**Given exercise**.
Continue the magistrate judge's report on Johnathan Johnson's in forma pauperis application, starting after its final sentence.
— Start of Page text —
UNITED STATES DISTRICT COURT FOR THE WESTERN DISTRICT OF TEXAS AUSTIN DIVISION
Oct 31, 2014
A-14-CA-834 LY (W.D. Tex. Oct. 31, 2014)

Opinion

A-14-CA-834 LY

10-31-2014

JOHNATHAN JOHNSON v. HAYS COUNTY, et al.


REPORT AND RECOMMENDATION OF THE UNITED STATES MAGISTRATE JUDGE TO: THE HONORABLE LEE YEAKEL UNITED STATES DISTRICT JUDGE

Before the Court is Plaintiff Johnathan Johnson's Application to Proceed In Forma Pauperis and Financial Affidavit in Support (Dkt. No. 1). The Magistrate Court submits this Report and Recommendation to the United States District Court pursuant to 28 U.S.C. § 636(b), Federal Rule of Civil Procedure 72, and Rule 1(d) of Appendix C of the Local Court Rules of the United States District Court for the Western District of Texas, Local Rules for the Assignment of Duties to United States Magistrate Judges.

I. APPLICATION TO PROCEED IN FORMA PAUPERIS

After reviewing the financial information in Johnson's in forma pauperis motion, the Court finds that he is indigent. Accordingly, the Court HEREBY GRANTS Johnson in forma pauperis status and ORDERS his Complaint be filed without pre-payment of fees or costs or giving security therefor pursuant to 28 U.S.C. § 1915(a)(1). This indigent status is granted subject to a later determination the action should be dismissed if the allegation of poverty is untrue or the action is found frivolous or malicious pursuant to 28 U.S.C. § 1915(e). Johnson is further advised that although he has been granted leave to proceed in forma pauperis, a Court may, in its discretion, impose costs of court at the conclusion of this lawsuit, as in other cases. Moore v. McDonald, 30 F.3d 616, 621 (5th Cir. 1994).
— End of Page text —
— Start of Extracted data —
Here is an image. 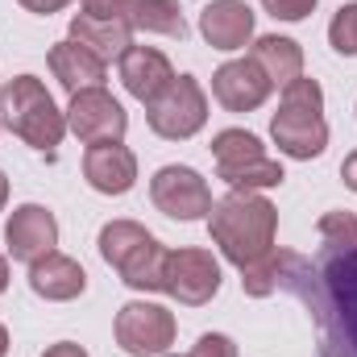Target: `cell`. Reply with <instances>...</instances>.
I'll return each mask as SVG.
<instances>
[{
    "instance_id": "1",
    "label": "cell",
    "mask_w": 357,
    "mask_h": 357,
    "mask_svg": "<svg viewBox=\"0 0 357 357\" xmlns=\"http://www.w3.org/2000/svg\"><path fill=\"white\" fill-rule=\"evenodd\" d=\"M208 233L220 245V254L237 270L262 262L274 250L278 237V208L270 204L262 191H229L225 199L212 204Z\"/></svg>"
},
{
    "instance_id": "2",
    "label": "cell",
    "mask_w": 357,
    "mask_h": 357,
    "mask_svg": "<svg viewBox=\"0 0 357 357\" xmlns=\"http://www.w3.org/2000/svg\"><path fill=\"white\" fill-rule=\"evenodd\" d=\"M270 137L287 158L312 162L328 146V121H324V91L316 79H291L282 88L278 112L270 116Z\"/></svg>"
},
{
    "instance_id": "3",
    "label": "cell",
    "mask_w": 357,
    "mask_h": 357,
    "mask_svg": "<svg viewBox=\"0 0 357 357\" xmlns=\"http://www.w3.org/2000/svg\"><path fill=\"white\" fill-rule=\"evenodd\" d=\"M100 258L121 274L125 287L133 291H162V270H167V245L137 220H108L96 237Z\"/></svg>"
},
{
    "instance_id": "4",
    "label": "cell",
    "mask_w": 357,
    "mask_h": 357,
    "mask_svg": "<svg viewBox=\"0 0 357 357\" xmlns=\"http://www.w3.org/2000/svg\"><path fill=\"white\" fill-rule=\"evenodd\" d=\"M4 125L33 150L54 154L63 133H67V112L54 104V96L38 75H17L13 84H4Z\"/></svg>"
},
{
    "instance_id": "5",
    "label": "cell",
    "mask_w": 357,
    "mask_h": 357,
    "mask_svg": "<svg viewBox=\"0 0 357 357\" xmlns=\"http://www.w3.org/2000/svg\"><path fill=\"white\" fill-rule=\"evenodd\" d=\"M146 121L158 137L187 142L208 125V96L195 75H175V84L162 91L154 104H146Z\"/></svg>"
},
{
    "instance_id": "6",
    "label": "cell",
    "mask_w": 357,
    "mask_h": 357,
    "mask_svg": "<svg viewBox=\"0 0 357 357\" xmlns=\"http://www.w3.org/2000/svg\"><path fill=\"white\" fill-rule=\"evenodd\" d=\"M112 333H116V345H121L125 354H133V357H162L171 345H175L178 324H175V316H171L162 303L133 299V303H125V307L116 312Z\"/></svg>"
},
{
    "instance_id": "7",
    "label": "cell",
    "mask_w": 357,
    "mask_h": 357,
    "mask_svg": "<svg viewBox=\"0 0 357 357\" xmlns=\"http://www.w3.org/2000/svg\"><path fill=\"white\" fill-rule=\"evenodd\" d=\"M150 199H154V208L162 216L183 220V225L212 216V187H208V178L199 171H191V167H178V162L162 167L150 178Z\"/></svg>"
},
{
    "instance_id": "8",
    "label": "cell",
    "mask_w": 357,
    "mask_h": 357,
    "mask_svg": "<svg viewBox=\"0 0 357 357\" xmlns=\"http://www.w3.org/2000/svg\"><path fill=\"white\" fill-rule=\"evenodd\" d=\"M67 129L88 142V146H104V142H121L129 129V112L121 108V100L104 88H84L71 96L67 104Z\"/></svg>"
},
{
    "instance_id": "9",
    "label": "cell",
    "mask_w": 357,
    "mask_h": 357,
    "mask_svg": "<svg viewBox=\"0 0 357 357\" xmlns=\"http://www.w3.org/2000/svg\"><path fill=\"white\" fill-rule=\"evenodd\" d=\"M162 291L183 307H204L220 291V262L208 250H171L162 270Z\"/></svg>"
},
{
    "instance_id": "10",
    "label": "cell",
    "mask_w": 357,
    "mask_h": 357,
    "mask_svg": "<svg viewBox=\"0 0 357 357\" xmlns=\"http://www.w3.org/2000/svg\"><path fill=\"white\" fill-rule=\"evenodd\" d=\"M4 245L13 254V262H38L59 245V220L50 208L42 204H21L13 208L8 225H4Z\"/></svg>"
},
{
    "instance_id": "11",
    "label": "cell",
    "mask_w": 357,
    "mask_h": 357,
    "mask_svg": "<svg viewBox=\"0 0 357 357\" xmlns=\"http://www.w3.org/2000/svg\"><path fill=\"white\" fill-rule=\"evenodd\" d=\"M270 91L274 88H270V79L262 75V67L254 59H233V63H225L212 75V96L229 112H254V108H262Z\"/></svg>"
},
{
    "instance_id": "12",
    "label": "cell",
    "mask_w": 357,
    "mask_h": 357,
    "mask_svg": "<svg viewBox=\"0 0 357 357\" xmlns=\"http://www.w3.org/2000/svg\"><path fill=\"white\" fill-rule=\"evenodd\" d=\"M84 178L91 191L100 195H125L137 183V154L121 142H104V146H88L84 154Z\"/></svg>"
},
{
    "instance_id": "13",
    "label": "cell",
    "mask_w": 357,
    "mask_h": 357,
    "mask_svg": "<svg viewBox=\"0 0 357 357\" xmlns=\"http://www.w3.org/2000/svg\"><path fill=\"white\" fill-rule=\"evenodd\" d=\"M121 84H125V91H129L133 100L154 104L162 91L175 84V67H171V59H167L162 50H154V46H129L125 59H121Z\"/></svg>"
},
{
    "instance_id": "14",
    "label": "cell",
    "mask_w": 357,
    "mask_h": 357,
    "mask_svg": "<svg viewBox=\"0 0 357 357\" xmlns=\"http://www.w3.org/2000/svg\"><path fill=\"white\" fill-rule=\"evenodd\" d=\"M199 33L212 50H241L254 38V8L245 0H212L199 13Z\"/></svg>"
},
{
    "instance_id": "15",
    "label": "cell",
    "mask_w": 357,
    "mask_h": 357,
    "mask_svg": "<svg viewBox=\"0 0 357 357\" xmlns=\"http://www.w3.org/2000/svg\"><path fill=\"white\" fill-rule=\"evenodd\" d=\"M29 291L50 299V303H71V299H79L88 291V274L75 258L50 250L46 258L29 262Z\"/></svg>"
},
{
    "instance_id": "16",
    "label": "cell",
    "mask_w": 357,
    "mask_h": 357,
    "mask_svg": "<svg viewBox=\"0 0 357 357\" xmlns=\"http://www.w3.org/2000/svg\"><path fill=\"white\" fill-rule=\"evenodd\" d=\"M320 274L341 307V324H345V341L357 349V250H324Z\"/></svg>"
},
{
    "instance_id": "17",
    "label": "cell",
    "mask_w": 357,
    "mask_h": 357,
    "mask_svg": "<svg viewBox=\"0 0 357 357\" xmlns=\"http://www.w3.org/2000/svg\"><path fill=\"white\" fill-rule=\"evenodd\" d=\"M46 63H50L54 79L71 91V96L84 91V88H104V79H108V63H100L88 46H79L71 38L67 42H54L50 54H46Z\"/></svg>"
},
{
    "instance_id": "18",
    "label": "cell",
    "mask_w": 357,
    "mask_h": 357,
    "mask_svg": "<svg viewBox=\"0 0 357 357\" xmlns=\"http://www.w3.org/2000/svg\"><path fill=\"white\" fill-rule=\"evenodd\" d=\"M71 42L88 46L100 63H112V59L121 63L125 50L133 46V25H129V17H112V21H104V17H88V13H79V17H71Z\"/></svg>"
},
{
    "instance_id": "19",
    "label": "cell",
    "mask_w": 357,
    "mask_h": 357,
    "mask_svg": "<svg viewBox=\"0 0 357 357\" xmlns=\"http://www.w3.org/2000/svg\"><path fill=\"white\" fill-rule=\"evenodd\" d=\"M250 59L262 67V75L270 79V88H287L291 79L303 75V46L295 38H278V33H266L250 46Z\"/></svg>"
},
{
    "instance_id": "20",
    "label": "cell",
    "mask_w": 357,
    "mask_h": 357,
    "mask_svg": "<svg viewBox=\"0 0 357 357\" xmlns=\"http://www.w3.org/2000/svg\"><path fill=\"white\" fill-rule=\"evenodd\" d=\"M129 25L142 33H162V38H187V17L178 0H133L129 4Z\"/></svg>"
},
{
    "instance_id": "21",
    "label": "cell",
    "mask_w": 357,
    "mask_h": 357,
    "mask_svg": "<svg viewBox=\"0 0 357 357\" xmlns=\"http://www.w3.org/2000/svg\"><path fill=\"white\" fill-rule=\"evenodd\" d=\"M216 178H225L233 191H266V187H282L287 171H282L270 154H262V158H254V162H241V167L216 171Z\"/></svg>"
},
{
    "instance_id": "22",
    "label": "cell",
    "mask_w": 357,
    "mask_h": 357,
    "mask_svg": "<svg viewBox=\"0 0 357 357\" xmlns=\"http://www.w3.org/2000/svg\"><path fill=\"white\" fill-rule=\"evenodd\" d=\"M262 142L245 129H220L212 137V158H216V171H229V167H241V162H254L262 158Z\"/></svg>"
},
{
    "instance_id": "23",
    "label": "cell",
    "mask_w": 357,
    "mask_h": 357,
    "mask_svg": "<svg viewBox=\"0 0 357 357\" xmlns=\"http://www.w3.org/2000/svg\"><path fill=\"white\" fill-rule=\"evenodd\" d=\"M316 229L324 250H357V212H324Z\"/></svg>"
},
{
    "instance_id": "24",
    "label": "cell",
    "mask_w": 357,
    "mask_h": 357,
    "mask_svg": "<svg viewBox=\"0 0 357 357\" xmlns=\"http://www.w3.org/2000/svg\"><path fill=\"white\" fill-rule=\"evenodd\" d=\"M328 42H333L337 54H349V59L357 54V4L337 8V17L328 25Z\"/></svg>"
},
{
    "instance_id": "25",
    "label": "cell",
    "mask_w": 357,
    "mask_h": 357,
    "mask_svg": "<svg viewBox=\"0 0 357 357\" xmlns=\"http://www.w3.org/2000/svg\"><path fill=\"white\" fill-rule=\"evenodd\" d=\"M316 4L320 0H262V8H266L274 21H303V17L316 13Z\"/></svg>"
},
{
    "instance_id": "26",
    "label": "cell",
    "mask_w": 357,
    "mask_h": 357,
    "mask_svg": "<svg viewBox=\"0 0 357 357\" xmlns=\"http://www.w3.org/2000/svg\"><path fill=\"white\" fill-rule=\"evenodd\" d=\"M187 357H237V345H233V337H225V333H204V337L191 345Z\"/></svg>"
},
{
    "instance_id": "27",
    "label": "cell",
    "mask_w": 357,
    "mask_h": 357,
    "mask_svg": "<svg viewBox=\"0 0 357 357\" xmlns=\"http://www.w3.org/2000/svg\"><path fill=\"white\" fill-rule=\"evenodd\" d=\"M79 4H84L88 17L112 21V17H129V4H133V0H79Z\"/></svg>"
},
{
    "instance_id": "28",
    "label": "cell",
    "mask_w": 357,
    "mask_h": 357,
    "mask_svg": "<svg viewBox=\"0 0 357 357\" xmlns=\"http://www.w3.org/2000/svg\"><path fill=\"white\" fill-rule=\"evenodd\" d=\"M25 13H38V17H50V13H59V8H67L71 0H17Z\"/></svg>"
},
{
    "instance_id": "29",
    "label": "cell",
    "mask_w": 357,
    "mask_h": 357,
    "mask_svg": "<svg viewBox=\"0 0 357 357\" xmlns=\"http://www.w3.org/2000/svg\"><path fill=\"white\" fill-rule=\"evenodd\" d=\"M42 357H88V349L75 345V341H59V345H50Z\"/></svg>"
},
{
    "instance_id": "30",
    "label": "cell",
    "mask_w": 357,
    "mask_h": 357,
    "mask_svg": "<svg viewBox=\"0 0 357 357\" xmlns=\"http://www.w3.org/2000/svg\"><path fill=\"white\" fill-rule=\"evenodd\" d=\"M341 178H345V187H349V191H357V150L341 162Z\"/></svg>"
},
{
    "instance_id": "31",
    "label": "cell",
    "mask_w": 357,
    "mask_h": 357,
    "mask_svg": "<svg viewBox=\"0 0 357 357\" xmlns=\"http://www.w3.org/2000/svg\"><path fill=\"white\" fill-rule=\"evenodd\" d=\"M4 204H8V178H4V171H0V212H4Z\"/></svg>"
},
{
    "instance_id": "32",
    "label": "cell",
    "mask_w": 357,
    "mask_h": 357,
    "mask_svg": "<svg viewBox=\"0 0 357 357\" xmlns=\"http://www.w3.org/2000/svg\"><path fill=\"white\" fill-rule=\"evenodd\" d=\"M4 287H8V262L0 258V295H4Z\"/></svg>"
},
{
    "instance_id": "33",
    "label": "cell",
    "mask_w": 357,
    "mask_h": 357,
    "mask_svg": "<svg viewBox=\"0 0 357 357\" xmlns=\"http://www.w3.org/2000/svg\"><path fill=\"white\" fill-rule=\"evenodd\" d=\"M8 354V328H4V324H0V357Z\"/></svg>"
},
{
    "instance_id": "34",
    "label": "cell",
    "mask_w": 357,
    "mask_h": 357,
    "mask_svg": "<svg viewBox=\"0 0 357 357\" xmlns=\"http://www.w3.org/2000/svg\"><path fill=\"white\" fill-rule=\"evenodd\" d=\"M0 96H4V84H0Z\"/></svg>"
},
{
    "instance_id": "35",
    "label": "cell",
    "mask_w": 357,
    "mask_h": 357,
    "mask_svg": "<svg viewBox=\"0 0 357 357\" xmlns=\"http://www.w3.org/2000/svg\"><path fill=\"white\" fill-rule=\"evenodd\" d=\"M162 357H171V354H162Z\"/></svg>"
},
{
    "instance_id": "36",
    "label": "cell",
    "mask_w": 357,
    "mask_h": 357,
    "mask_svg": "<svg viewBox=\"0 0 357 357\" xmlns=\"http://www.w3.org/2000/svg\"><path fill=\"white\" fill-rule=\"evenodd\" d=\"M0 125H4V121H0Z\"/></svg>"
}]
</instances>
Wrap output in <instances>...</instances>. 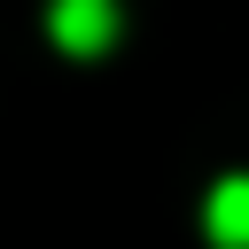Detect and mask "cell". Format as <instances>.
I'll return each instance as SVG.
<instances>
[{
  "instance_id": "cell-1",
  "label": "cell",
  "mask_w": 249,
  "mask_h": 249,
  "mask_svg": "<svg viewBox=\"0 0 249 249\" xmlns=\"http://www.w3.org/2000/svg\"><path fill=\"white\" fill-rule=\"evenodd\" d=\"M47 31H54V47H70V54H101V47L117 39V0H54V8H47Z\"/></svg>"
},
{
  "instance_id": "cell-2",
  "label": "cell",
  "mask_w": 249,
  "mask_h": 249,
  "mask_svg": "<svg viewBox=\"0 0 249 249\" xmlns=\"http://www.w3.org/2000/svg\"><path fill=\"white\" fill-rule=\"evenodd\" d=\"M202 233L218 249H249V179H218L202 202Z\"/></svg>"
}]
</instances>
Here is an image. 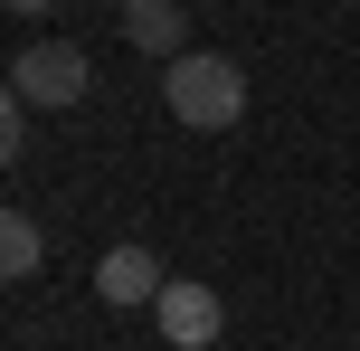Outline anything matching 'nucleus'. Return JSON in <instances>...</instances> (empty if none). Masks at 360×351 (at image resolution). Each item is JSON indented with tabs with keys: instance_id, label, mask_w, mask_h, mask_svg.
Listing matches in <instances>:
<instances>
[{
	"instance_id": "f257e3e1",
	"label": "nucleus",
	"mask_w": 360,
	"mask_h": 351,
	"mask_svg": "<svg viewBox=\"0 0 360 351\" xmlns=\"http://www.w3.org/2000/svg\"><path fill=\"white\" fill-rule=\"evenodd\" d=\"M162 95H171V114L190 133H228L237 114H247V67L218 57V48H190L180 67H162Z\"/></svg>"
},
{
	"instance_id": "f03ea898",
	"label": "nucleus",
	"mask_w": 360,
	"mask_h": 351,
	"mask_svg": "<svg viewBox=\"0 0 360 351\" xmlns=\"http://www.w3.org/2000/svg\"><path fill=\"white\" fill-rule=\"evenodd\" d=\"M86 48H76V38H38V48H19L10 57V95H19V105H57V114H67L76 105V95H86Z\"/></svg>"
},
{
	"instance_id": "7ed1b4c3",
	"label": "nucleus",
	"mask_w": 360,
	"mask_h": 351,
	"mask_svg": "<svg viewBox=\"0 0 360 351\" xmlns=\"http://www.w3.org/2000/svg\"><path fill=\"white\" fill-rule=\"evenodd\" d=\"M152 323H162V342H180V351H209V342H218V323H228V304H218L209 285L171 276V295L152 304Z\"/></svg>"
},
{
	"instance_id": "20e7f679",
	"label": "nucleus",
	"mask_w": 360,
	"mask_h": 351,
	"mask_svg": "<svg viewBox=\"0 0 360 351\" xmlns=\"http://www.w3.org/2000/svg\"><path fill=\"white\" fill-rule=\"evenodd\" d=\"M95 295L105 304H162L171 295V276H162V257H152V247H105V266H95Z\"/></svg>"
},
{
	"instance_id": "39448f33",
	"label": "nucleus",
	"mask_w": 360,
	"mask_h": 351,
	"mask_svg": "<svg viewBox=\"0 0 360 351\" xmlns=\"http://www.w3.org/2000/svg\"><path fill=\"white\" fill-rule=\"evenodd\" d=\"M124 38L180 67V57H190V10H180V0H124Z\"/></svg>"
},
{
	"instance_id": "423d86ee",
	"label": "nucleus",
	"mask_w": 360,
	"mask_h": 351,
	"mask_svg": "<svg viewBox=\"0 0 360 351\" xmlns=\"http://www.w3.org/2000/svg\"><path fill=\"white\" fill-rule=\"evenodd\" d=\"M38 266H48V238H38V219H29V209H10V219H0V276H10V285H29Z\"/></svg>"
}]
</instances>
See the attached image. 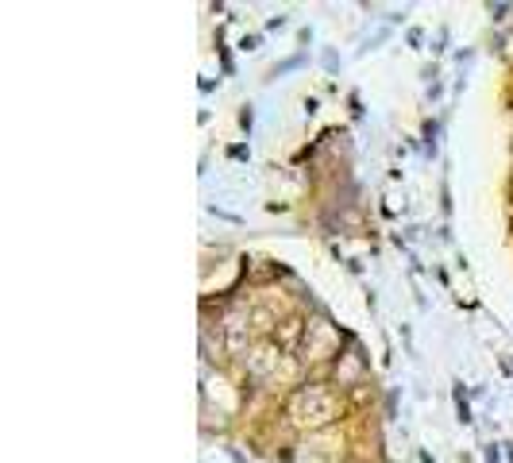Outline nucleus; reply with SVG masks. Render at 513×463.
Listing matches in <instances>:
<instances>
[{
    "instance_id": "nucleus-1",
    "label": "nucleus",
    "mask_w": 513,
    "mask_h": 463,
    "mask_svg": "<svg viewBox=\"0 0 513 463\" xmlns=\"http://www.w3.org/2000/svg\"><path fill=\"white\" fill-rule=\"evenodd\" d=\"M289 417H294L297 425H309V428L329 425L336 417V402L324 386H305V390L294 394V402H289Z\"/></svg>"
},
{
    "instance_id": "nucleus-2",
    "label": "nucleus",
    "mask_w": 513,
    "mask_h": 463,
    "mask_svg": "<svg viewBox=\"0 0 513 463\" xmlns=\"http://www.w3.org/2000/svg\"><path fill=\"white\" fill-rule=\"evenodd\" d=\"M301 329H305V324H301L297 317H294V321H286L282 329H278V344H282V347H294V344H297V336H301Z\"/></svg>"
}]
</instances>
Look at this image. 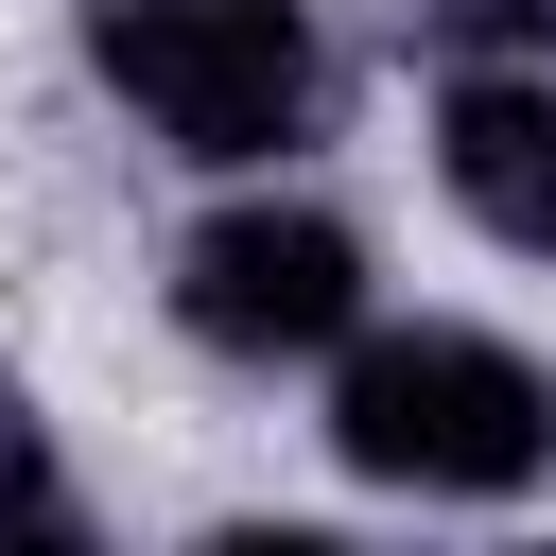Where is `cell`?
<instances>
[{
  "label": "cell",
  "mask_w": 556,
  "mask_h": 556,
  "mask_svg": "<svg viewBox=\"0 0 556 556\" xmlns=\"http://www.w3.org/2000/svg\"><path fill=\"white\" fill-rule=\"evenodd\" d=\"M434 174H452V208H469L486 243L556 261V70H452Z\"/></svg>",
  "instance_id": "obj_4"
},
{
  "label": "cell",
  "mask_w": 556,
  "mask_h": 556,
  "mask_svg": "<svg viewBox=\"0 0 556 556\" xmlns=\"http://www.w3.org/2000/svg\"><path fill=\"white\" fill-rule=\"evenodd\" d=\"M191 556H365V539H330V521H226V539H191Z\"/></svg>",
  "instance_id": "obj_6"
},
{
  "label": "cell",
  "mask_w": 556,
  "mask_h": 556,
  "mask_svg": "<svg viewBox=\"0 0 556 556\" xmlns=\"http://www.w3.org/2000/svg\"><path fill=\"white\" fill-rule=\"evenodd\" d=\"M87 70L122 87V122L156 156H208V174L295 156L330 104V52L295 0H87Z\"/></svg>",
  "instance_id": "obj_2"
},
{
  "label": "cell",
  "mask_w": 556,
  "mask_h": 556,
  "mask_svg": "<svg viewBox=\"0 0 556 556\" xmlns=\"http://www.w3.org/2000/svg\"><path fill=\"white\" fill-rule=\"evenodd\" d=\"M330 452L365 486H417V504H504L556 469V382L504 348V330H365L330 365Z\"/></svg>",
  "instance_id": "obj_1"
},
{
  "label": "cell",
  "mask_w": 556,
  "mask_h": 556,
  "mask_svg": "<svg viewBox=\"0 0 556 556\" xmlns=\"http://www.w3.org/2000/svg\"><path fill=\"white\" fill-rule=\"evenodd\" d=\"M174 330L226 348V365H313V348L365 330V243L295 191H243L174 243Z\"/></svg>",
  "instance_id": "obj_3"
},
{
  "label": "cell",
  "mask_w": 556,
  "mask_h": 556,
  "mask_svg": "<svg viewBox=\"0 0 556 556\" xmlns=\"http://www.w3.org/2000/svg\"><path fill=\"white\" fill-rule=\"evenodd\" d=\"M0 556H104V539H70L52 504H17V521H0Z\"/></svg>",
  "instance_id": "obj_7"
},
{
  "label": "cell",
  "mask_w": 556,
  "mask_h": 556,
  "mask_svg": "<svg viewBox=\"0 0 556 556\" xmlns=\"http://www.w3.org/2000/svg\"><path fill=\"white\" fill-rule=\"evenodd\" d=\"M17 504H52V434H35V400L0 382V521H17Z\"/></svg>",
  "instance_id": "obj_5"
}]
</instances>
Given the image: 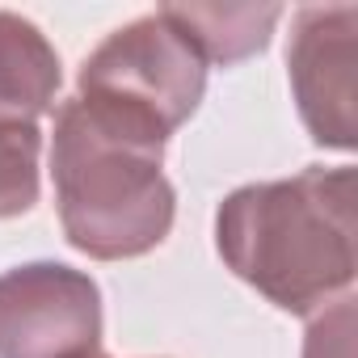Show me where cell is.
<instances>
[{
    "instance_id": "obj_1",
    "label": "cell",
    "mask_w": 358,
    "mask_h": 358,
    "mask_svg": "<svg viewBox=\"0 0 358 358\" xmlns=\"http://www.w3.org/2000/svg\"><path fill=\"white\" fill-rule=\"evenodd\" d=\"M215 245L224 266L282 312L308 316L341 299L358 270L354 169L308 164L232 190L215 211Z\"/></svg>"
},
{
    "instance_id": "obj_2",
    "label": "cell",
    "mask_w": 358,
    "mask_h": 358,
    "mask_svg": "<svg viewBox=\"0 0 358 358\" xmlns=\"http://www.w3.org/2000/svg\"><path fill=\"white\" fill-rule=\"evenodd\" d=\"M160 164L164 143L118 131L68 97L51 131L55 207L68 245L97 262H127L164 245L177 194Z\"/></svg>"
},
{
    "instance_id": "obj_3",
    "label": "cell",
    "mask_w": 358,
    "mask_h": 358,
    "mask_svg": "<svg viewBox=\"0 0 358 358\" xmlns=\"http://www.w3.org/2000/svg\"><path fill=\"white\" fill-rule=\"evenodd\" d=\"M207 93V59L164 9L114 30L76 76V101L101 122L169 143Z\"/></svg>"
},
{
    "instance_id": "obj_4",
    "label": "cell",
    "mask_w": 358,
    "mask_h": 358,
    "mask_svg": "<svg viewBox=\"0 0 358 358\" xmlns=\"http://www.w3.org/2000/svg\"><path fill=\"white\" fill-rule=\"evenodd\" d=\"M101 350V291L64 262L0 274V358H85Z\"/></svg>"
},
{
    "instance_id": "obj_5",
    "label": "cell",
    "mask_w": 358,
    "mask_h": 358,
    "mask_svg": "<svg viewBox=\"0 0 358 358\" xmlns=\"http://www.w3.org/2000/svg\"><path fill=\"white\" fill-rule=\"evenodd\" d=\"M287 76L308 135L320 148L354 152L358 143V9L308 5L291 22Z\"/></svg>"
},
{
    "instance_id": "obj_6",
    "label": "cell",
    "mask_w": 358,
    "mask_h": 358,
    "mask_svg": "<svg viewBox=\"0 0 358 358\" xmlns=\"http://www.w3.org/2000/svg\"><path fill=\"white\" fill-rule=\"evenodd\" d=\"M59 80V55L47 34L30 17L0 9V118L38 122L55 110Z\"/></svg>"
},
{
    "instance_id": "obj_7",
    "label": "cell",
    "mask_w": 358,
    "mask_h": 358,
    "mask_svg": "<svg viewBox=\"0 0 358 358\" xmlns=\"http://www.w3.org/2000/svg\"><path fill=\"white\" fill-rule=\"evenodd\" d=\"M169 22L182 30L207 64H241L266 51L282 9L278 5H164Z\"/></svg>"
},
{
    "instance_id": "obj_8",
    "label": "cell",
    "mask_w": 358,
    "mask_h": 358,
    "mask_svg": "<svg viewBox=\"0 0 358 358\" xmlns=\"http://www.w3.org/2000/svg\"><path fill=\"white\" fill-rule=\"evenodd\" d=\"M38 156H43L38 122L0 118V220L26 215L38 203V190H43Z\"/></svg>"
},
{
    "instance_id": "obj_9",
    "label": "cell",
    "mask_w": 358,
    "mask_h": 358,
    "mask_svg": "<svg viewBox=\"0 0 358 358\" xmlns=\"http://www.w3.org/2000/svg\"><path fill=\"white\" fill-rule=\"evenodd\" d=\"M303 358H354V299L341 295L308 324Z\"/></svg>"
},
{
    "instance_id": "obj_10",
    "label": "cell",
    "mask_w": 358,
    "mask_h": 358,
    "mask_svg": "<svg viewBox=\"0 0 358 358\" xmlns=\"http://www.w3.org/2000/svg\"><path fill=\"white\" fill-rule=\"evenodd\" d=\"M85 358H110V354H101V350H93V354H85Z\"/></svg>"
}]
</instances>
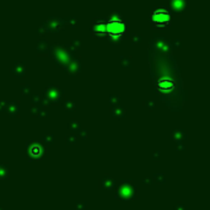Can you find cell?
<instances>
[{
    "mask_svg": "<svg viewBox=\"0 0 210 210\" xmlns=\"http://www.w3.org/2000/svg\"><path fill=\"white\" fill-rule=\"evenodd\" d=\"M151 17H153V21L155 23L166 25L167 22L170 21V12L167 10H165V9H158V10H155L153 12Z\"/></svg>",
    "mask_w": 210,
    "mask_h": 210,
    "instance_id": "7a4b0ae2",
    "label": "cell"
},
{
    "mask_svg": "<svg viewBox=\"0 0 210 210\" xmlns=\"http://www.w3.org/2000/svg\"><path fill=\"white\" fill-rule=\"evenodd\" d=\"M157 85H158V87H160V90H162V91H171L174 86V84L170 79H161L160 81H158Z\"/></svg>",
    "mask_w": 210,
— End of Extracted data —
**Exercise output**.
As stated below, this Court has conducted a § 1915(e) review of the claims made in Johnson's Complaint and is recommending his claims be dismissed under 28 U.S.C. § 1915(e). Therefore, service upon Defendants should be withheld pending the District Court's review of the recommendations made in this report. If the District Court declines to adopt the recommendations, then service should be issued at that time upon Defendants.

II. SECTION 1915(e)(2) FRIVOLOUSNESS REVIEW

Because Johnson has been granted leave to proceed in forma pauperis, the Court is required by standing order to review his Complaint under §1915(e)(2), which provides in relevant part that "the court shall dismiss the case at any time if the court determines that . . . the action or appeal (I) is frivolous or malicious; (ii) fails to state a claim on which relief may be granted; or (iii) seeks monetary relief against a defendant who is immune from such relief." 28 U.S.C. § 1915(e)(2). "A complaint filed IFP may be dismissed as frivolous if it lacks an arguable basis in law or fact," Allison v. Kyle, 66 F.3d 71, 73 (5th Cir. 1995), and the claims "are of little or no weight, value, or importance, not worthy of serious consideration or trivial." Deutsch v. United States, 67 F.3d 1080, 1083 (3d Cir. 1995). A civil action may be dismissed as malicious if it duplicates claims raised by the same plaintiff in previous litigation. Pittman v. Moore, 980 F.2d 994, 994-95 (5th Cir. 1993).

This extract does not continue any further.